Foreclosures for Sale at Reduced Prices in Northern Colorado
Lower-priced foreclosures for sale in Northern Colorado are being bought by investors who have been turning them into rental homes for college students, couples and small families.
According to local investors, the growing pace of foreclosures in Northern Colorado, particularly Weld County, has put plenty of foreclosed single family houses into the market and has pushed down home prices.
A nationwide foreclosure report released this week showed that foreclosure postings in Colorado in the third quarter increased compared to both the previous quarter and the same quarter last year.
More than 16,200 households in Colorado received default or foreclosure notices from July to September and nearly 4,800 units entered lists of bank owned repossessed homes. With a foreclosure rate of one in 131 residential units, Colorado ranked 9th among states with the highest rates, next to 8th-placer Michigan and 7th-placer Georgia.
Colorado's foreclosure rate rose by more than 11 percent from the April to June quarter and by more than 12 percent from the July to September quarter last year.
One local investor who has temporarily slowed down in his commercial real estate development efforts to go into residential investment is Windsor-based Martin Lind, who has just purchased four residential foreclosures for sale for $950,000 in downtown Greeley.
Lind explained that he and his business need to adjust to the times, grab viable investment opportunities and diversify. He said that buying the four residential properties was his first entry into the residential market. After playing in the commercial real estate market for years, his personnel now are adjusting and learning the fundamentals of the residential market.
James Woody is another investor snapping up home foreclosures for his rental portfolio. Over the past 12 months, he has purchased 33 foreclosed homes to add to his portfolio of more than 200 rental units, which are mostly rented out to college students.
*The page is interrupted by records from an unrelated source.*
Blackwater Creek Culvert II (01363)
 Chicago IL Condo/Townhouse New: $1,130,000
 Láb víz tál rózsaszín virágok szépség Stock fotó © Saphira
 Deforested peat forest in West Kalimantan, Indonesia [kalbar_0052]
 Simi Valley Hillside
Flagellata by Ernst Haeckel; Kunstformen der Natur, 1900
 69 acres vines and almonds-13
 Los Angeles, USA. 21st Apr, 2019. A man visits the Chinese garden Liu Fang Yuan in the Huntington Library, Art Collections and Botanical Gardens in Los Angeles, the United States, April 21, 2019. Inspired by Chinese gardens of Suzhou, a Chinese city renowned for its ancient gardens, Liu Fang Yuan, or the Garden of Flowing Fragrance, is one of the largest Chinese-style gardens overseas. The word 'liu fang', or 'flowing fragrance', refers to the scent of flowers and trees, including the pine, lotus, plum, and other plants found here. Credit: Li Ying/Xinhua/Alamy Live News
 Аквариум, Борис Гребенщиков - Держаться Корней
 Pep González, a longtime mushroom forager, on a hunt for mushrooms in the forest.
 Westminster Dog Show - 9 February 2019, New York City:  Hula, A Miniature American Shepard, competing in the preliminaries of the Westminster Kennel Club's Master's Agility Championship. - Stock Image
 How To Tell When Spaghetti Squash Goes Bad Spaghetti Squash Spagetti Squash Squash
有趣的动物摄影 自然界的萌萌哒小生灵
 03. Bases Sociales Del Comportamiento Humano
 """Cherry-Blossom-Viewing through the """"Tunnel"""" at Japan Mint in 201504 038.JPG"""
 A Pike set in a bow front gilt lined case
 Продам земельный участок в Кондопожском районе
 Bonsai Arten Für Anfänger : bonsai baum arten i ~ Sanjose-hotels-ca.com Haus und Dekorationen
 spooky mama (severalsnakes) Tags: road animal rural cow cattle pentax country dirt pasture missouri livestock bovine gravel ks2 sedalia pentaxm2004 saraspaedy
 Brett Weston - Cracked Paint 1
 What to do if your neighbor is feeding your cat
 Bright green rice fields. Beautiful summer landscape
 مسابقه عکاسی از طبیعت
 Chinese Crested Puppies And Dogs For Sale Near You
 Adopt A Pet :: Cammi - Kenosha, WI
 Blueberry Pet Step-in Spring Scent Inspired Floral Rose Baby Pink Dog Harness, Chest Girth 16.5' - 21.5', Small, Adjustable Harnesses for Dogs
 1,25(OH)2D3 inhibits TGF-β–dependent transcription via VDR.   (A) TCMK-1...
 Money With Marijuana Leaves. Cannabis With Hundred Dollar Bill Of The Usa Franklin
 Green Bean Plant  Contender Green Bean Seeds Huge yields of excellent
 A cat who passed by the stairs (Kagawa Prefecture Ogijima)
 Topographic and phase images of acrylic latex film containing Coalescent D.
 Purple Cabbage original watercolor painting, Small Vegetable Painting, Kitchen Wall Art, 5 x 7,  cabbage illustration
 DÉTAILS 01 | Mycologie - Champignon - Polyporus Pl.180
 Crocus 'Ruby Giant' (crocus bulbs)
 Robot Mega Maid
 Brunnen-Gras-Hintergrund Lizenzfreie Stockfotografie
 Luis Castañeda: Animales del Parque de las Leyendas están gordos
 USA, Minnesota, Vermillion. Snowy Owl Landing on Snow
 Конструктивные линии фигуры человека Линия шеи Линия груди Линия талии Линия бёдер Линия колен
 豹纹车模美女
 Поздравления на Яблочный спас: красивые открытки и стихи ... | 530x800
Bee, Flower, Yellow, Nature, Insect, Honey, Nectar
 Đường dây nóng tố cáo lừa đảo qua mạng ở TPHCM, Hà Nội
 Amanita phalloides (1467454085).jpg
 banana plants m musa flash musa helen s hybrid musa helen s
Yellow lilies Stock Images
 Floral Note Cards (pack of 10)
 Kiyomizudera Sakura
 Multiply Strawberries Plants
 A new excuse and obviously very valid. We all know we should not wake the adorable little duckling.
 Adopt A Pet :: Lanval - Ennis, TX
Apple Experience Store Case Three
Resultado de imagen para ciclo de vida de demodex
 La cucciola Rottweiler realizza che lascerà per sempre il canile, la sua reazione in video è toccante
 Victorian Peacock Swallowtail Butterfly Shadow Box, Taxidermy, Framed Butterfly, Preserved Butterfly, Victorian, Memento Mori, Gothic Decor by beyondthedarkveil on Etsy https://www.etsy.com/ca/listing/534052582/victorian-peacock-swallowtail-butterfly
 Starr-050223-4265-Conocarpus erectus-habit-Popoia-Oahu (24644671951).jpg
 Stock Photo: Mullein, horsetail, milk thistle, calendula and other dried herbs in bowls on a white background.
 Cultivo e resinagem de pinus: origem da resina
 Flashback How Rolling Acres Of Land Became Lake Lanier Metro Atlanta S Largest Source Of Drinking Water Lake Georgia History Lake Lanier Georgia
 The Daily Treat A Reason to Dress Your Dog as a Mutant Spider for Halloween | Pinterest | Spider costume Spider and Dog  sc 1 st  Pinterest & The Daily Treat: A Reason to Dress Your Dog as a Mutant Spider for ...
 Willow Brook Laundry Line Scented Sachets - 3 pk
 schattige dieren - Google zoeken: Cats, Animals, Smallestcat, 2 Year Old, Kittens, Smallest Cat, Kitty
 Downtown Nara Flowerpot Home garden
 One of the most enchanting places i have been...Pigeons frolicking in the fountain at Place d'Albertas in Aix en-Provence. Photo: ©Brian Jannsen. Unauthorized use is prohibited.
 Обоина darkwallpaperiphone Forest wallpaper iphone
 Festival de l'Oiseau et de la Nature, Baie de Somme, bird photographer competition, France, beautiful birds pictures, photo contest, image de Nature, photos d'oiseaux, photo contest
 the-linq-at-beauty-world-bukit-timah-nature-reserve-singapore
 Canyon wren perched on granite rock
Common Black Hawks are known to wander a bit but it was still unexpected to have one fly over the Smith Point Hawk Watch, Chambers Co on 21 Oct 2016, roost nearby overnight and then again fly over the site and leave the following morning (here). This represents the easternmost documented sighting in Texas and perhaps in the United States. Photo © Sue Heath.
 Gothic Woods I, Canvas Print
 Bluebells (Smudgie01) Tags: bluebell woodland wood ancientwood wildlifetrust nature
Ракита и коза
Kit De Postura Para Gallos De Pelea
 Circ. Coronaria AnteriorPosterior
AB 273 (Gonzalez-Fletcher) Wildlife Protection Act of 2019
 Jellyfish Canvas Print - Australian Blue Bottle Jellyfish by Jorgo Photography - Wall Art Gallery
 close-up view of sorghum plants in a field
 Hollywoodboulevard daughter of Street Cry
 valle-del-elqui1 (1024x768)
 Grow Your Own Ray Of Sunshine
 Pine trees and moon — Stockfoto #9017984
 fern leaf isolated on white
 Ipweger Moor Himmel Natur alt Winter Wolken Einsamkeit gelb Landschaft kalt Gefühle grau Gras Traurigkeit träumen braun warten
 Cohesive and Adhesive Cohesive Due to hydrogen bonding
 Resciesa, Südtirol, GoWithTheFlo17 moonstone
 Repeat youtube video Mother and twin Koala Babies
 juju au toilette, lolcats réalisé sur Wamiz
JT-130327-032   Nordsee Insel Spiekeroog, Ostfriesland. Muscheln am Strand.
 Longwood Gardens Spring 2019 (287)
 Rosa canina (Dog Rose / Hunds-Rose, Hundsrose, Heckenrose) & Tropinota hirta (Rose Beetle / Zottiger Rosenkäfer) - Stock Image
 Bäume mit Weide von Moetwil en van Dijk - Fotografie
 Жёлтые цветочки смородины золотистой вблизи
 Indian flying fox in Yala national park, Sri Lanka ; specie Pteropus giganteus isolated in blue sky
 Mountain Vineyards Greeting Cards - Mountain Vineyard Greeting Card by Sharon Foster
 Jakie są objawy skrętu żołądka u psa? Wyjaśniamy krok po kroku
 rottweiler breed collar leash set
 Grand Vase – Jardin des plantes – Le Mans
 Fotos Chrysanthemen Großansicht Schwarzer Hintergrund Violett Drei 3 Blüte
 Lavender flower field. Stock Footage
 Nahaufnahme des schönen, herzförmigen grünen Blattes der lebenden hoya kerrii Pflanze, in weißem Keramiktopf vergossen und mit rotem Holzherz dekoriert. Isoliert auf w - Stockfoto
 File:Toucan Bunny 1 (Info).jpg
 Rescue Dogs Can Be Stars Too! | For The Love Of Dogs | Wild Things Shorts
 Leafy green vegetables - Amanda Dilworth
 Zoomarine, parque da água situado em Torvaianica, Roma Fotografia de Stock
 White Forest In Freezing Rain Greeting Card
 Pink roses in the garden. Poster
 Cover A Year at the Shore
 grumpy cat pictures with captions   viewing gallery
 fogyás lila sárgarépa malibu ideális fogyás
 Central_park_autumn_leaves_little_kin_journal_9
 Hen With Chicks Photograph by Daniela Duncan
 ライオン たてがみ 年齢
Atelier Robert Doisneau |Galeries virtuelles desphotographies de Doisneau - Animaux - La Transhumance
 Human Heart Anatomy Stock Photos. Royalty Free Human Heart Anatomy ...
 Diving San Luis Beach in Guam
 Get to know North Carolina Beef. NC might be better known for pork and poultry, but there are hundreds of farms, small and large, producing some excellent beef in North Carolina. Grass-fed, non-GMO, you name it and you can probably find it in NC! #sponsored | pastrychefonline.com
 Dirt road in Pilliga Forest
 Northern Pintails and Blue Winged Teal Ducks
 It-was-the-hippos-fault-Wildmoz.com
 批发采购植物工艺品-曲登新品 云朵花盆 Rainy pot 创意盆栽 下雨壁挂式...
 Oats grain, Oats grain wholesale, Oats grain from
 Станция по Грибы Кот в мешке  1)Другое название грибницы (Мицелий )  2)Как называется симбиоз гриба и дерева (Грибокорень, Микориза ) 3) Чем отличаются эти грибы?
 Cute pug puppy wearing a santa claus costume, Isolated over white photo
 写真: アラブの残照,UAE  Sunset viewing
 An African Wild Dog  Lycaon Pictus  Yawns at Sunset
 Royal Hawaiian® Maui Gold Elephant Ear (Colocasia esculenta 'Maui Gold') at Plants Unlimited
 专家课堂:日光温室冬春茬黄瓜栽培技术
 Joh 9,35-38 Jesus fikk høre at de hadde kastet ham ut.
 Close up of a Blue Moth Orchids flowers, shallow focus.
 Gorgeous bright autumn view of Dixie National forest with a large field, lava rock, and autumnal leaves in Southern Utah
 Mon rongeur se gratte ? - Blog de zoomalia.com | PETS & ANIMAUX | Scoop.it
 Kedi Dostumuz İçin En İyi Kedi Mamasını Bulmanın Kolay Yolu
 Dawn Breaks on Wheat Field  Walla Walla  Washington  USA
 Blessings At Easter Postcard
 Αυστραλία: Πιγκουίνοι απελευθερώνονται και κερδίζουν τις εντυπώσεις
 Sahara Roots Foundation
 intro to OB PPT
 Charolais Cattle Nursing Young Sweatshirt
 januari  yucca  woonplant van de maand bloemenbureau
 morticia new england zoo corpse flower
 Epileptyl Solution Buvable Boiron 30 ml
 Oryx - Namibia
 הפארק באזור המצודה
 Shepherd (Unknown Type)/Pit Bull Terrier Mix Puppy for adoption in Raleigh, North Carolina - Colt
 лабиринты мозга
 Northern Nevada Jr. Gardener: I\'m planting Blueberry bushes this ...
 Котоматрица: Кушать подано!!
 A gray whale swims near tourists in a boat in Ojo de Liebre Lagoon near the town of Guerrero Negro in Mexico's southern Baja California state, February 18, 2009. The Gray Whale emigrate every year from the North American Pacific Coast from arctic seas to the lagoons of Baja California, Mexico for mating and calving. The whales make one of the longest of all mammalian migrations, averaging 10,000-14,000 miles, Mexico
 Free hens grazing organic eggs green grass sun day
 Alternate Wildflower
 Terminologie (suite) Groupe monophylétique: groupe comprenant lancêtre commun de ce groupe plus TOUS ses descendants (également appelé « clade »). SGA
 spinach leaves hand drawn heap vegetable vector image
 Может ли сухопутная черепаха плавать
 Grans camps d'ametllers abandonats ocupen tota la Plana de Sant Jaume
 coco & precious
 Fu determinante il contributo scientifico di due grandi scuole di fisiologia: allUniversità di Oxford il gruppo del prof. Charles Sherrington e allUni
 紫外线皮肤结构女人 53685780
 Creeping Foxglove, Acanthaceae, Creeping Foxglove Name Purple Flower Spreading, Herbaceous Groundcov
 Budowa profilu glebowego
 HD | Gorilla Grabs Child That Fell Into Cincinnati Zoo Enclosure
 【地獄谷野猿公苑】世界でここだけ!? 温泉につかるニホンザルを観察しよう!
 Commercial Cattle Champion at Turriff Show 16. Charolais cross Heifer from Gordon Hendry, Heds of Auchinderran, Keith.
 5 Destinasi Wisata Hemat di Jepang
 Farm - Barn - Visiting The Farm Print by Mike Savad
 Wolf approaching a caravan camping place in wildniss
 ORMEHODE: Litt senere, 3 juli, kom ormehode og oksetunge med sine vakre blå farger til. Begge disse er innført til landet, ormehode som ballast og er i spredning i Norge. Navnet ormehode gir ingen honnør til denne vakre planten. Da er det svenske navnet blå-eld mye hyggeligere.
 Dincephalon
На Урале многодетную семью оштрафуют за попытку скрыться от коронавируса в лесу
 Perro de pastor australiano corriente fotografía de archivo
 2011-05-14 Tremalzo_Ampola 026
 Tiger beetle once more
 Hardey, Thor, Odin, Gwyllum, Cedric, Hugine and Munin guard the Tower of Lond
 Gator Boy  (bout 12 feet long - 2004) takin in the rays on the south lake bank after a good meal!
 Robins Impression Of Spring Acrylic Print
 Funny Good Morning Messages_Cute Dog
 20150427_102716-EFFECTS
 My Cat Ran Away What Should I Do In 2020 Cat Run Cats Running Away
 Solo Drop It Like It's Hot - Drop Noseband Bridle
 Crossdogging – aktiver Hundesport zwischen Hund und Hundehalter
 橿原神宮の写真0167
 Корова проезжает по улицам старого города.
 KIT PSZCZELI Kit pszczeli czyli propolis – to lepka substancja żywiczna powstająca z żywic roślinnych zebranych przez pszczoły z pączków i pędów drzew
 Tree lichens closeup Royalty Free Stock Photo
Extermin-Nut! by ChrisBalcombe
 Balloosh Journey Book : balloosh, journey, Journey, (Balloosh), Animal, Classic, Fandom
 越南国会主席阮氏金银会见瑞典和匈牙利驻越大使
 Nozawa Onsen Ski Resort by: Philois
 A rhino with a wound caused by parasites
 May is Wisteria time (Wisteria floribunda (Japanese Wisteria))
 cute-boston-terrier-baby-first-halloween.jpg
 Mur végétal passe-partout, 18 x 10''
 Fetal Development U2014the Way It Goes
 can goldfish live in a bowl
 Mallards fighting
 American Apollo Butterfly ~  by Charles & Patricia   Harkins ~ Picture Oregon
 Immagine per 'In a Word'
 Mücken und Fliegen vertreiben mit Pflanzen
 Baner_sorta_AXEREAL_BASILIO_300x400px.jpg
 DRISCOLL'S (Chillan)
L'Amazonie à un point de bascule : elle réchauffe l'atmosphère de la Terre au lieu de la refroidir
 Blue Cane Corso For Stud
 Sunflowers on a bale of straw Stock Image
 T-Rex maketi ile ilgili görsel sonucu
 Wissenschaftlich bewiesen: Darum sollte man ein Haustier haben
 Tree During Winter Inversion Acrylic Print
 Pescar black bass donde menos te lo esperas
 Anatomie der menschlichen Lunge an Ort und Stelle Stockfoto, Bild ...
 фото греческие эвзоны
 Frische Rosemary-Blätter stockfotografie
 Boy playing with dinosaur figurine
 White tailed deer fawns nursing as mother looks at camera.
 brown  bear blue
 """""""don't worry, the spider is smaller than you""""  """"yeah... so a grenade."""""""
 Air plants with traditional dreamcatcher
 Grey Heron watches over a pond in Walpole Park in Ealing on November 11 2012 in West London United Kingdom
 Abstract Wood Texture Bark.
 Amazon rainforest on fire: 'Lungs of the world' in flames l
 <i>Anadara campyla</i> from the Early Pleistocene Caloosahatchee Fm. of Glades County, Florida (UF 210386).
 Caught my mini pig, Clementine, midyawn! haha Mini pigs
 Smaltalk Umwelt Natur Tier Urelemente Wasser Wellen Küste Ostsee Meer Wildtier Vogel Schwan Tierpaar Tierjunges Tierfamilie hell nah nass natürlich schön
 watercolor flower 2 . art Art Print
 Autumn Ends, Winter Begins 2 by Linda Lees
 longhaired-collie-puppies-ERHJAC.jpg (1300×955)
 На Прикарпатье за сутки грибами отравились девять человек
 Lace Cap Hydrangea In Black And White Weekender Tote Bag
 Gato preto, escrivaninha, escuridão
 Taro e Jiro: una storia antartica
Woody said he wants to buy some more foreclosures because of the attractive prices, but banks have tightened their lending and he has reached his limit.
According to the Everitt Real Estate Center of the Colorado State University, all major Northern Colorado housing markets experienced house price declines over the first six months of 2009 largely because of the low prices of repos for sale. The price declines ranged from 3.2 percent in Boulder County, to 10 percent in Weld County and to more than 13 percent in the tri-cities of Firestone, Frederick and Dacono.